Part D Prompt Payment and Other Provisions Designed to Improve Pharmacy Access
Prompt Payment Requirements. Beginning 2010, Part D plan sponsors (including sponsors of MA plans offering Part D prescription drug coverage) will be required to pay pharmacy “clean claims” submitted electronically within 14 calendar days of receipt and pharmacy “clean claims” submitted on paper within 30 calendar days of receipt. Part D plan sponsors will be required to pay interest on all pharmacy clean claims not paid within the prompt pay timelines.
A pharmacy claim will be deemed “clean” unless the Part D plan sponsor notifies the claimant in writing of a defect or impropriety within 10 calendar days of an electronic claim’s receipt, or 15 calendar days of a paper claim’s receipt. The Act exempts from the prompt pay requirements claims submitted to Part D plan sponsors by mail-order pharmacies and by long-term care pharmacies located in, or contracted with, long-term care facilities.
Claim Submission for Long-Term Care Pharmacies. By 2010, Part D plan sponsors must ensure that their contracts with long-term care pharmacies allow the pharmacies at least 30 calendar days, but no more than 90 calendar days, to submit claims for reimbursement.
Mandatory Weekly Update for Part D Pricing. Beginning 2009, Part D plan sponsors that rely on a prescription drug pricing standard, such as average wholesale price, or AWP, will be required to update the standard on January 1 each year, and at least once every seven calendar days thereafter.
e-Prescribing Payments for Medicare Participating Physicians
The Act encourages e-prescribing by authorizing CMS to pay physicians participating in traditional Medicare incentives beginning in 2009. The e-prescribing incentive payments will be 2% of a physician’s total Medicare Part B reimbursement in each of 2009 and 2010, 1% in each of 2011 and 2012 and 0.5% in 2013. The incentive payments stop after 2013.
Medicare participating physicians who do not e-prescribe will face reduction of their Medicare Part B reimbursement starting in 2012. The reduction will be 1% of the physician’s total Medicare Part B reimbursement in 2012, 1.5% in 2013 and 2% in 2014 and each year thereafter. A Medicare participating physician who can demonstrate to CMS that e-prescribing would cause significant hardship will be exempt from these reductions in reimbursement.

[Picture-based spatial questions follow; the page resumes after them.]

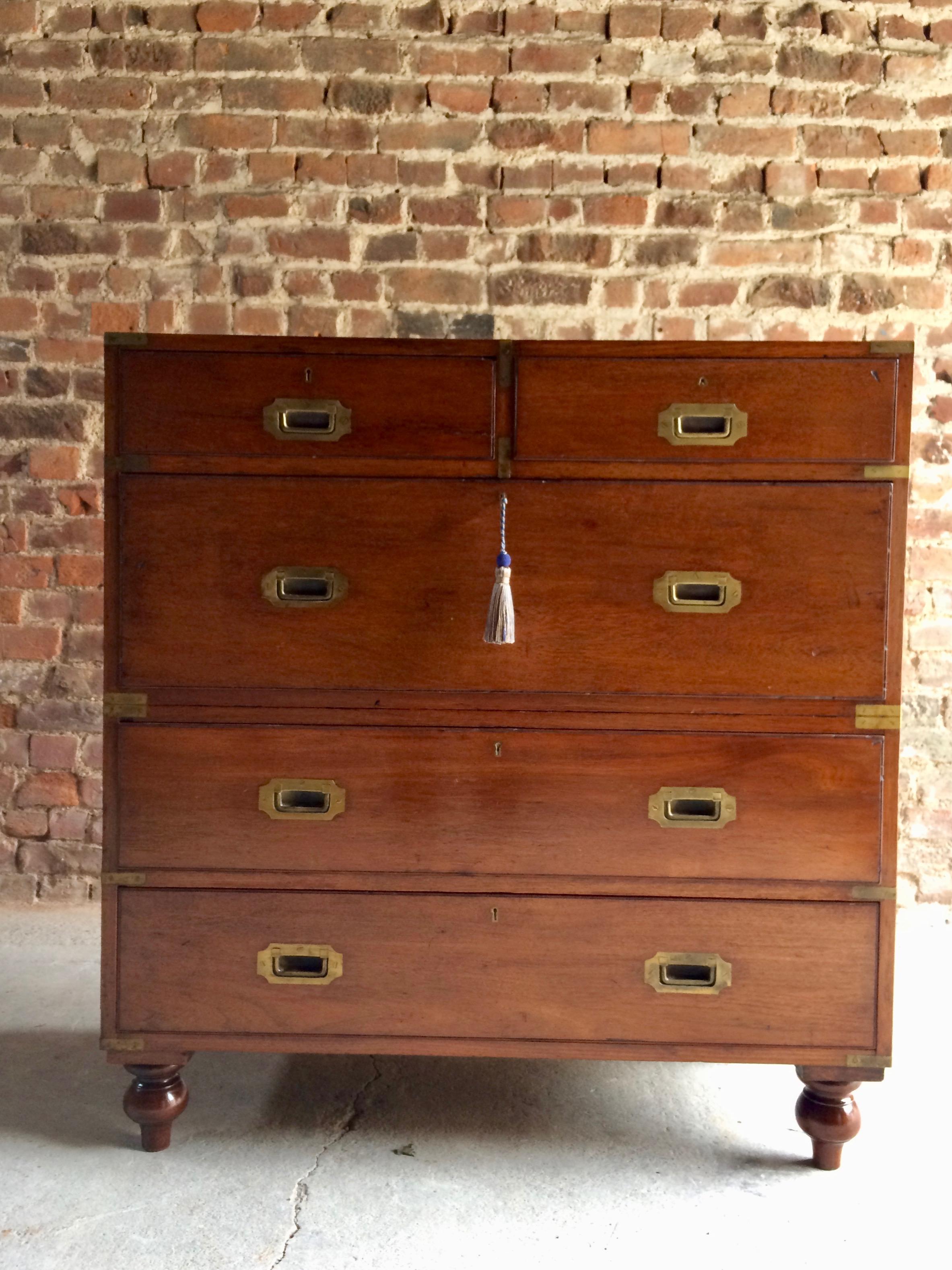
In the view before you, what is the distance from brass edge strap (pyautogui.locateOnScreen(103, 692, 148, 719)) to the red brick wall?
136 centimetres

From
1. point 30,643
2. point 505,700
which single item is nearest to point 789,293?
point 505,700

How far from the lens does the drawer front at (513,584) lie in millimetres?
1819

To qualify for the e-prescribing incentive payments, at least 10% of the participating physician’s annual Medicare Part B reimbursement must derive from “codes to which the electronic prescribing quality measure [under the CMS Physician Quality Reporting Initiative] applies.” The physician must further (a) comply with the Medicare Part D e-prescribing standards, (b) submit data to CMS on e-prescribing quality measures for at least half of the covered professional services to which e-prescribing quality measures apply, and (c) transmit a “sufficient number” of electronic prescriptions during the applicable reporting period as determined by CMS.